__PASSAGE__:
Wednesday, July 19, 2000 | 11:28 a.m.

Money flow

Southern Nevada projects that would receive part of $48 million in a Senate energy and water development budget bill include:

Southern Nevada stands to get $48 million in federal money next year for water and energy projects, including $8.4 million to pay for local and state oversight of the Yucca Mountain Project.

The money is provided in the Senate's Energy and Water Appropriations Bill for the coming fiscal year, which begins Oct. 1. The bill is likely to be voted on by the full Senate next week, a spokesman for Sen. Harry Reid, D-Nev., said.

Then the bill will go to a conference committee to work out differences with the House version of the bill, spokesman David Cherry said.

If the totals survive negotiations, $2.5 million of the oversight funds for Yucca Mountain will go to the state and $5.9 million will be shared by 10 local governments, the senator said in a written statement.

The Department of Energy is studying Yucca Mountain, 90 miles northwest of Las Vegas, as a national repository for high-level nuclear waste. If it is found to be suitable, 77,000 tons of spent fuel from nuclear power plants and defense radioactive waste could be shipped to Nevada by 2010.

"Nevadans are overwhelmingly opposed to the construction of a nuclear waste repository at Yucca Mountain, but the only way to put the brakes on this runaway train is to prove through sound science that the site is flawed," Reid said.

The DOE's budget for the Yucca project was frozen at $351 million, the same amount as this year's funding.

The money designated for oversight will help the Nevada Agency for Nuclear Projects pick up scientific studies abandoned five years ago when the state's nuclear waste funding was cut by Congress, agency Director Robert Loux said.

"It's going to enable us to do some technical and scientific oversight work we haven't been able to do in a long time," Loux said. The studies include work on nuclear waste canister materials and whether they are compatible with Yucca's complicated soils, rock and ground water.

Nevada mechanical engineering graduate student Alex Kramer is working at the DOE's Sandia National Laboratory in New Mexico this summer on a $150,000 grant from the state, conducting experiments on what happens to nuclear casks during a fire. That work may be expanded, Loux said.

Although the state cannot study socioeconomic impacts or transportation -- considered non-scientific by the DOE -- Loux said the funds will help.

Loux credited Gov. Kenny Guinn for helping get the federal money. "The governor went to bat for us, and certainly Senator Reid, but the governor initiated the process," he said.

In addition to the oversight money, the budget gives $5 million to UNLV for studying a method of transforming highly radioactive waste into smaller, less harmful amounts.

The $5 million is part of a $60 million national research program into the process called transmutation, which takes nuclear waste and greatly reduces its harmful radiation in an accelerator.

Another $5 million from the DOE's budget will fund electronic records management at UNLV.

The DOE budget also gives $1 million to Nevada's Cancer Registry, Vital Statistics and Birth Defects Registry for tracking the numbers of cancers.

Reid said the money is needed, because above-ground nuclear weapons experiments were conducted at the Nevada Test Site, 65 miles northwest of Las Vegas, from 1951 to 1963

"In a state with so many residents potentially exposed to radioactive substances during the last 50 years, it is important to get this program running more efficiently," Reid said.

While Reid brought the bulk of attention to the Yucca Mountain money, the majority of money coming to the state in the water and energy budget will go toward flood control.

The Army Corps of Engineers will receive $21.6 million to build flood protection along the Flamingo and Tropicana washes, the sites of major flooding in the valley during a July 8, 1999, storm. The costs will be shared with the Clark County Regional Flood Control District.

The Bureau of Reclamation will continue restoring the Las Vegas Wash and study Lake Mead for water quality problems with $1.5 million.

__Collected data__:

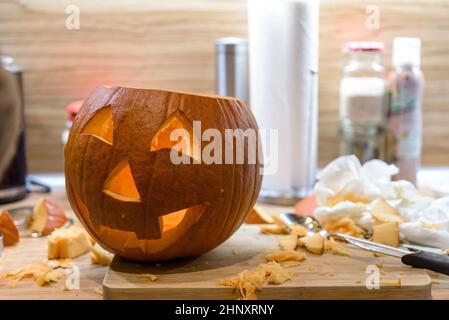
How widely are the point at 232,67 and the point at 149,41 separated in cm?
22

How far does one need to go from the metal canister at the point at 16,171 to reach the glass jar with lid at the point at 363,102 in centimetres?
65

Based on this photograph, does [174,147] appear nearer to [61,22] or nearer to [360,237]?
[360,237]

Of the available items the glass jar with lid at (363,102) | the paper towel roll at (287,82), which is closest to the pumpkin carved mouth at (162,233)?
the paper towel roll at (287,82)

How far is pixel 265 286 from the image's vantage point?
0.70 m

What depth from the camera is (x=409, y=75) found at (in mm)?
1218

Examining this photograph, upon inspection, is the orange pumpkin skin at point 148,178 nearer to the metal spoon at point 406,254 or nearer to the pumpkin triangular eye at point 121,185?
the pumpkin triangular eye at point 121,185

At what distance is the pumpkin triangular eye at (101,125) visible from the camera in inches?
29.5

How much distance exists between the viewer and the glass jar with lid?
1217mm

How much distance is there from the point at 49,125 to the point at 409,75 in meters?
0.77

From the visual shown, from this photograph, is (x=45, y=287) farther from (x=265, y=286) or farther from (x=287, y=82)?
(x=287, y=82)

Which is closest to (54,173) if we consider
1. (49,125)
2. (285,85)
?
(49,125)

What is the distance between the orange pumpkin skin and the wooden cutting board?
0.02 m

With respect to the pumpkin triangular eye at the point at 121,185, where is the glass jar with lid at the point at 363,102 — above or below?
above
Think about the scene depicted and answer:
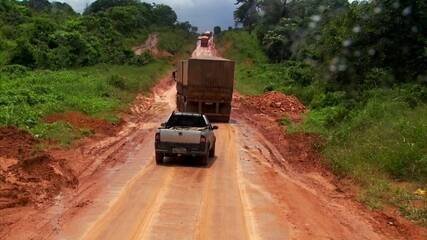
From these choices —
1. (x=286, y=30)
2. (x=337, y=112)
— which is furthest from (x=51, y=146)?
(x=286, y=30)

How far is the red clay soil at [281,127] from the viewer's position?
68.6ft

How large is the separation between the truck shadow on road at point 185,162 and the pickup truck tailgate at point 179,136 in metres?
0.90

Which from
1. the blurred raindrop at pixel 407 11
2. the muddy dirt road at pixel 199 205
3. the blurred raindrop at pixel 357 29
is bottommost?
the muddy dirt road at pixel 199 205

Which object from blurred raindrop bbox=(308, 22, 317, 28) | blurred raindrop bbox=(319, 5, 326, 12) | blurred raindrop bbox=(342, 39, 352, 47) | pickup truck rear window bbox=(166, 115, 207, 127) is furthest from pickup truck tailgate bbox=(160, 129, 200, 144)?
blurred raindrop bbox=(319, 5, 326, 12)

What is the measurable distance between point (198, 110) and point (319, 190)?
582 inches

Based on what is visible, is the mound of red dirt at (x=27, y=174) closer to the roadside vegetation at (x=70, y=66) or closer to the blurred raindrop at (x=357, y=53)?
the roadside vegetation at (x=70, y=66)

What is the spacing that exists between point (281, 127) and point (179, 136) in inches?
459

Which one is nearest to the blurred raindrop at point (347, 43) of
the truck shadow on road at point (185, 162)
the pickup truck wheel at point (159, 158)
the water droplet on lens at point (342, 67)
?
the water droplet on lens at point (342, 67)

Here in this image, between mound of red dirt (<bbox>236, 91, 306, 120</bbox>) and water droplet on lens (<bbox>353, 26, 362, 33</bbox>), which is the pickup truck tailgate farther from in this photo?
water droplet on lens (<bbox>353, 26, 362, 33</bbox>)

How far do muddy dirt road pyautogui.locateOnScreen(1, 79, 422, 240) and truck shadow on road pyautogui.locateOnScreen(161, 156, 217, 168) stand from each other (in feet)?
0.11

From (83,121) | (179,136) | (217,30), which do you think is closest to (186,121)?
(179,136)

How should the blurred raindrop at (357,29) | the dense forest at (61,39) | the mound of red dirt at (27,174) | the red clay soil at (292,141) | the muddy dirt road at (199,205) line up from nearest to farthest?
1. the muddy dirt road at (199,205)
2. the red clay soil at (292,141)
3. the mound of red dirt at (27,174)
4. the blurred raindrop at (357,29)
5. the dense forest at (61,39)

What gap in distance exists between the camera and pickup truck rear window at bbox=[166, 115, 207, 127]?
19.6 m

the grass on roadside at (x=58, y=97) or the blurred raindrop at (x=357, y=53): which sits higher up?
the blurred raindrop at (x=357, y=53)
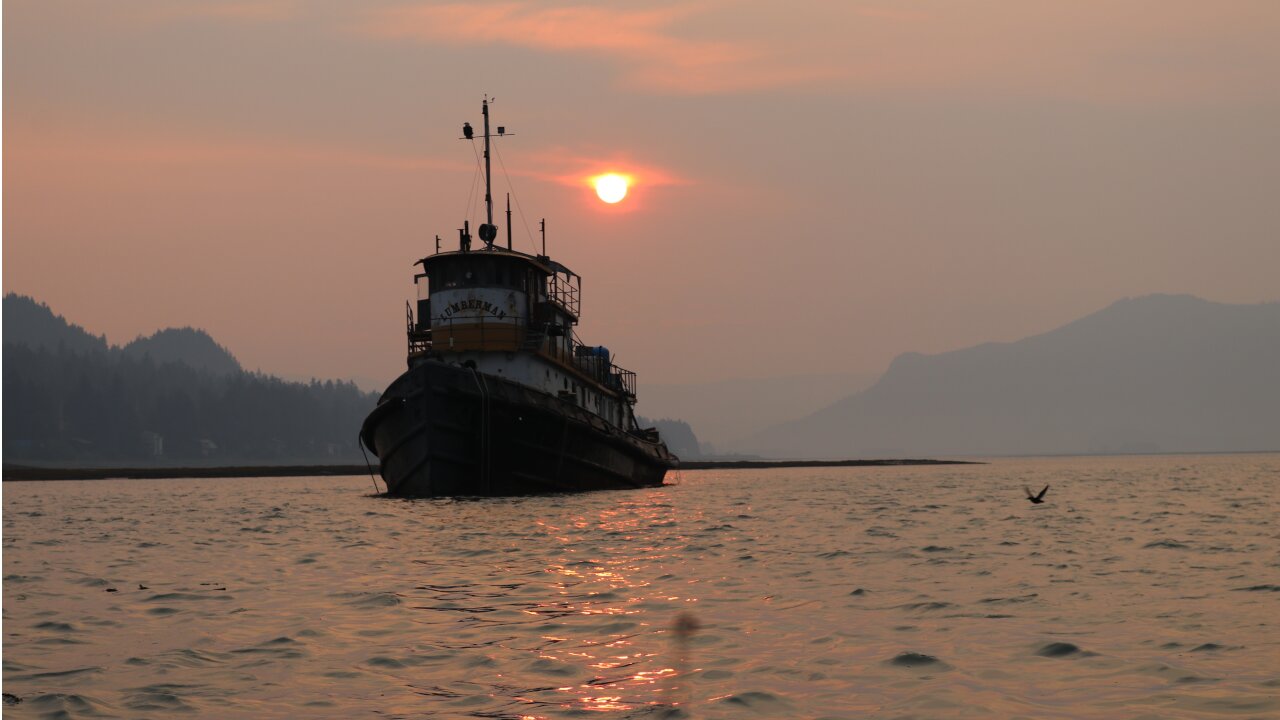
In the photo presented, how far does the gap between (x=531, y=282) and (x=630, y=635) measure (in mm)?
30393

__TASK TO COMPLETE__:
Do the following statements agree with the Nevada funding article above? Answer yes or no for each, and quote the words from the article that decide it.
1. The state's share of the Yucca Mountain oversight funds is $2.5 million.
2. The DOE's budget for the Yucca project was raised above this year's funding.
3. Most of the money coming to the state in the water and energy budget will go toward flood control.

__RESULT__:
1. Yes: "$2.5 million of the oversight funds for Yucca Mountain will go to the state"
2. No: "The DOE's budget for the Yucca project was frozen at $351 million, the same amount as this year's funding."
3. Yes: "the majority of money coming to the state in the water and energy budget will go toward flood control."